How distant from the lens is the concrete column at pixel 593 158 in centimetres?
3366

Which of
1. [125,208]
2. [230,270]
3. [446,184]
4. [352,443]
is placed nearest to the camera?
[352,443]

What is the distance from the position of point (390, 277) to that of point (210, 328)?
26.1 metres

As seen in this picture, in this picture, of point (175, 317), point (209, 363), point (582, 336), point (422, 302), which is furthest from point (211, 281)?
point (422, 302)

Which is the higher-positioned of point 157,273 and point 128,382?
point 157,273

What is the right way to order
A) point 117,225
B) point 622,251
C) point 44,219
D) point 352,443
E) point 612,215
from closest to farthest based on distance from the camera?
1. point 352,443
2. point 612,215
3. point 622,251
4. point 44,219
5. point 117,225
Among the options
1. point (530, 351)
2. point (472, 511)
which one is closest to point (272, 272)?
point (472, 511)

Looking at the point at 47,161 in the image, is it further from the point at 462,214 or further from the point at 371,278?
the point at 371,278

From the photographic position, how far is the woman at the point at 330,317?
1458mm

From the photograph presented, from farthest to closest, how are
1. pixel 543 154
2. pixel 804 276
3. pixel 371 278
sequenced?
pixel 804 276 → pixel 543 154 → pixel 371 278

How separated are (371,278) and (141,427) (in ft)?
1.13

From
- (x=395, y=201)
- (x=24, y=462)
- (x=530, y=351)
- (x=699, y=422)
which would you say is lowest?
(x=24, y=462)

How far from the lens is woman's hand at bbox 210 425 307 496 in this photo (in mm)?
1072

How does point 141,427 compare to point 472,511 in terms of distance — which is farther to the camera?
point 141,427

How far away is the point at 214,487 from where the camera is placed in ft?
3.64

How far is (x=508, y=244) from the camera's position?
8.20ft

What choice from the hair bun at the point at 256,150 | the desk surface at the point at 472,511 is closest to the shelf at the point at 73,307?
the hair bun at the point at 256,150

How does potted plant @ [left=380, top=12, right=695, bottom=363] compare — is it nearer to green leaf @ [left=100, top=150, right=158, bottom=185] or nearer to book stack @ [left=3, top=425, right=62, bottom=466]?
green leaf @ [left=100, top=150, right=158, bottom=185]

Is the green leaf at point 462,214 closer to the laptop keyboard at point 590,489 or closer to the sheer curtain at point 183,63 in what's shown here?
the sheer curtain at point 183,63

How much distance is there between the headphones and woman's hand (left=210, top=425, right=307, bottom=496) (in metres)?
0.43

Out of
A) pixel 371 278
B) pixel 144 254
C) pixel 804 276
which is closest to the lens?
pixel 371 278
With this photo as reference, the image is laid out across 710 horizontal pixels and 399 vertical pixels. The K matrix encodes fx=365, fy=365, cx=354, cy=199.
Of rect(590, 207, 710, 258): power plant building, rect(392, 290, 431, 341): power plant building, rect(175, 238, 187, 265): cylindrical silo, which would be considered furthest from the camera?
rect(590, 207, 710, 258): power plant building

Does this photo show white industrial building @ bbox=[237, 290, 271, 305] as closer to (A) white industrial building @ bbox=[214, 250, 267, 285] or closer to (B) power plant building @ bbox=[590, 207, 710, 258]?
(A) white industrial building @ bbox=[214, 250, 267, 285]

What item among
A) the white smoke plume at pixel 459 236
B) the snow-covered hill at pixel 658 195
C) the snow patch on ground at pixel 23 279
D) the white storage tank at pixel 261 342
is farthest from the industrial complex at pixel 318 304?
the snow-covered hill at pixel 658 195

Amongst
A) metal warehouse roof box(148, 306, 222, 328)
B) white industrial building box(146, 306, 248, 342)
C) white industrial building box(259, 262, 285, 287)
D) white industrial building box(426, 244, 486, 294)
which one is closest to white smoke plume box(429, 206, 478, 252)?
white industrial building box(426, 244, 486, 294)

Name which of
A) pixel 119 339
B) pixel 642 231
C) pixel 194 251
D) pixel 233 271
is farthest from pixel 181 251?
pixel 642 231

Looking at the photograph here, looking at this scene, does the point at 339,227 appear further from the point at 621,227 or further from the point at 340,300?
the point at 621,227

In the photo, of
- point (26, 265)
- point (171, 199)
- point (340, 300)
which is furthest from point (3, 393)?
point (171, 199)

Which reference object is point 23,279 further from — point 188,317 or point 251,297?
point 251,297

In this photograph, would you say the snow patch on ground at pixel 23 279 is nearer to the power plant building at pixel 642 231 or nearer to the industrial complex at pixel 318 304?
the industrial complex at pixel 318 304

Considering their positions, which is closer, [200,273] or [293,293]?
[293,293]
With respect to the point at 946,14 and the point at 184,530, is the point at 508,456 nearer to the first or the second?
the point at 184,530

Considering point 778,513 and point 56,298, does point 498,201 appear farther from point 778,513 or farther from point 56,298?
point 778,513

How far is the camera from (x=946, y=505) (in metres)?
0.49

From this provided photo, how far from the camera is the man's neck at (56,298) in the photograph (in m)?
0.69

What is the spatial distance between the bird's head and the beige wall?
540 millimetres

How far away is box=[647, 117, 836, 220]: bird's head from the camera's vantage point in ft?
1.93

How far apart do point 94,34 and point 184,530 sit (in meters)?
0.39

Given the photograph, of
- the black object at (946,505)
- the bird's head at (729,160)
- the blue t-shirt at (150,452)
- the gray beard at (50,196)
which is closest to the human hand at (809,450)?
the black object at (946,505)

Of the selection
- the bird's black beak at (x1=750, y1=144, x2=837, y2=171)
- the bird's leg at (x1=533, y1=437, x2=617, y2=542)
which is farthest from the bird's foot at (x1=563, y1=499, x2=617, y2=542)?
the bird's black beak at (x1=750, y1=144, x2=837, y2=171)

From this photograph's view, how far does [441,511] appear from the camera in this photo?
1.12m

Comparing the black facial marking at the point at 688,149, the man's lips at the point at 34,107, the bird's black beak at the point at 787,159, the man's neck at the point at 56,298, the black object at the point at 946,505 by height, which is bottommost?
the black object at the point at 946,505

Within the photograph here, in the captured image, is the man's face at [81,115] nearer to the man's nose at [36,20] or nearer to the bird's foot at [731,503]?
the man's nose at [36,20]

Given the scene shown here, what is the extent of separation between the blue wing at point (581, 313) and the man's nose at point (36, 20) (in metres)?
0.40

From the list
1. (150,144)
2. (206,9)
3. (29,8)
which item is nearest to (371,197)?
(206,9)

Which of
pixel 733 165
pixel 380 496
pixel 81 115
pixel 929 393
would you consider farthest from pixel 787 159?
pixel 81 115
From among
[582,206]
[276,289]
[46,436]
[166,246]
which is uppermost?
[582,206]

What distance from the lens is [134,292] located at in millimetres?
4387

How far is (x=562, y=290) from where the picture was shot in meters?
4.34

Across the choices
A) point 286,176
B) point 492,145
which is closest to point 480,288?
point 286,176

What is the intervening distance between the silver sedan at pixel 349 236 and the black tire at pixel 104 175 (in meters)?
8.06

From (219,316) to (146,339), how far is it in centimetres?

※

**Given exercise:** Copy out all of the material above word for word, keeping every line and its order unchanged.

**Reply to the task:**
How distant from the lens is the concrete column at pixel 593 158 in centimetres?
3366

Which of
1. [125,208]
2. [230,270]
3. [446,184]
4. [352,443]
is placed nearest to the camera?
[352,443]

What is the distance from the position of point (390, 277) to that of point (210, 328)?
26.1 metres

As seen in this picture, in this picture, of point (175, 317), point (209, 363), point (582, 336), point (422, 302), which is furthest from point (211, 281)?
point (422, 302)

Which is the higher-positioned of point 157,273 and point 128,382?
point 157,273

What is the right way to order
A) point 117,225
B) point 622,251
C) point 44,219
D) point 352,443
E) point 612,215
from closest to farthest based on distance from the camera?
1. point 352,443
2. point 612,215
3. point 622,251
4. point 44,219
5. point 117,225
Among the options
1. point (530, 351)
2. point (472, 511)
which one is closest to point (272, 272)?
point (472, 511)

Looking at the point at 47,161 in the image, is it further from the point at 462,214 or further from the point at 371,278?
the point at 371,278

From the photographic position, how far is the woman at the point at 330,317?
1458mm

From the photograph presented, from farthest to closest, how are
1. pixel 543 154
2. pixel 804 276
3. pixel 371 278
sequenced?
pixel 804 276 → pixel 543 154 → pixel 371 278

How separated are (371,278) and (141,427) (in ft)?
1.13

From
- (x=395, y=201)
- (x=24, y=462)
- (x=530, y=351)
- (x=699, y=422)
which would you say is lowest?
(x=24, y=462)

How far from the lens is woman's hand at bbox 210 425 307 496 in this photo (in mm)?
1072

How does point 141,427 compare to point 472,511 in terms of distance — which is farther to the camera?
point 141,427

How far away is the point at 214,487 from where the camera is placed in ft?
3.64

How far is (x=508, y=244) from the camera's position?
8.20ft

What choice from the hair bun at the point at 256,150 | the desk surface at the point at 472,511 is closest to the shelf at the point at 73,307?
the hair bun at the point at 256,150

How does potted plant @ [left=380, top=12, right=695, bottom=363] compare — is it nearer to green leaf @ [left=100, top=150, right=158, bottom=185] or nearer to book stack @ [left=3, top=425, right=62, bottom=466]?
green leaf @ [left=100, top=150, right=158, bottom=185]

Is the green leaf at point 462,214 closer to the laptop keyboard at point 590,489 or closer to the sheer curtain at point 183,63 in what's shown here?
the sheer curtain at point 183,63

How much distance is there between the headphones and woman's hand (left=210, top=425, right=307, bottom=496) (in metres)?
0.43

Out of
A) pixel 371 278
B) pixel 144 254
C) pixel 804 276
which is closest to the lens?
pixel 371 278
With this photo as reference, the image is laid out across 710 horizontal pixels and 399 vertical pixels. The K matrix encodes fx=365, fy=365, cx=354, cy=199.
Of rect(590, 207, 710, 258): power plant building, rect(392, 290, 431, 341): power plant building, rect(175, 238, 187, 265): cylindrical silo, which would be considered furthest from the camera?
rect(590, 207, 710, 258): power plant building

Does this photo show white industrial building @ bbox=[237, 290, 271, 305] as closer to (A) white industrial building @ bbox=[214, 250, 267, 285] or closer to (B) power plant building @ bbox=[590, 207, 710, 258]?
(A) white industrial building @ bbox=[214, 250, 267, 285]

What item among
A) the white smoke plume at pixel 459 236
B) the snow-covered hill at pixel 658 195
C) the snow patch on ground at pixel 23 279
D) the white storage tank at pixel 261 342
is farthest from the industrial complex at pixel 318 304?
the snow-covered hill at pixel 658 195

Amongst
A) metal warehouse roof box(148, 306, 222, 328)
B) white industrial building box(146, 306, 248, 342)
C) white industrial building box(259, 262, 285, 287)
D) white industrial building box(426, 244, 486, 294)
which one is closest to white smoke plume box(429, 206, 478, 252)?
white industrial building box(426, 244, 486, 294)

Name which of
A) pixel 119 339
B) pixel 642 231
C) pixel 194 251
D) pixel 233 271
is farthest from pixel 181 251?
pixel 642 231

Looking at the photograph here, looking at this scene, does the point at 339,227 appear further from the point at 621,227 or further from the point at 340,300?
the point at 621,227

In the photo, of
- point (26, 265)
- point (171, 199)
- point (340, 300)
which is furthest from point (3, 393)?
point (171, 199)

Which reference object is point 23,279 further from — point 188,317 or point 251,297?
point 251,297

In this photograph, would you say the snow patch on ground at pixel 23 279 is nearer to the power plant building at pixel 642 231 or nearer to the industrial complex at pixel 318 304?
the industrial complex at pixel 318 304

Considering their positions, which is closer, [200,273] or [293,293]?
[293,293]
With respect to the point at 946,14 and the point at 184,530, is the point at 508,456 nearer to the first or the second?
the point at 184,530

Considering point 778,513 and point 56,298, does point 498,201 appear farther from point 778,513 or farther from point 56,298?
point 778,513

How far is the camera from (x=946, y=505) (in metres)?
0.49

From this provided photo, how far from the camera is the man's neck at (56,298) in the photograph (in m)?
0.69

What is the spatial distance between the bird's head and the beige wall?
540 millimetres

How far away is box=[647, 117, 836, 220]: bird's head from the camera's vantage point in ft?
1.93

How far apart do point 94,34 and point 184,530 sit (in meters)?
0.39

Given the photograph, of
- the black object at (946,505)
- the bird's head at (729,160)
- the blue t-shirt at (150,452)
- the gray beard at (50,196)
which is closest to the human hand at (809,450)?
the black object at (946,505)

Of the selection
- the bird's black beak at (x1=750, y1=144, x2=837, y2=171)
- the bird's leg at (x1=533, y1=437, x2=617, y2=542)
which is farthest from the bird's foot at (x1=563, y1=499, x2=617, y2=542)?
the bird's black beak at (x1=750, y1=144, x2=837, y2=171)

From this photograph's view, how far does [441,511] appear from the camera in this photo?
1.12m

Comparing the black facial marking at the point at 688,149, the man's lips at the point at 34,107, the bird's black beak at the point at 787,159, the man's neck at the point at 56,298, the black object at the point at 946,505 by height, which is bottommost?
the black object at the point at 946,505

Within the photograph here, in the captured image, is the man's face at [81,115] nearer to the man's nose at [36,20] or nearer to the bird's foot at [731,503]?
the man's nose at [36,20]

Given the scene shown here, what is the extent of separation between the blue wing at point (581, 313) and the man's nose at point (36, 20) (in metres)?
0.40

From the list
1. (150,144)
2. (206,9)
3. (29,8)
which item is nearest to (371,197)?
(206,9)

Which of
pixel 733 165
pixel 380 496
pixel 81 115
pixel 929 393
would you consider farthest from pixel 787 159?
pixel 81 115
From among
[582,206]
[276,289]
[46,436]
[166,246]
which is uppermost?
[582,206]

What distance from the lens is [134,292] located at in millimetres?
4387

How far is (x=562, y=290) from where the picture was shot in meters?
4.34

Across the choices
A) point 286,176
B) point 492,145
which is closest to point 480,288?
point 286,176

What is the intervening distance between the silver sedan at pixel 349 236 and the black tire at pixel 104 175 (in meters)?
8.06

From (219,316) to (146,339), how far is it in centimetres?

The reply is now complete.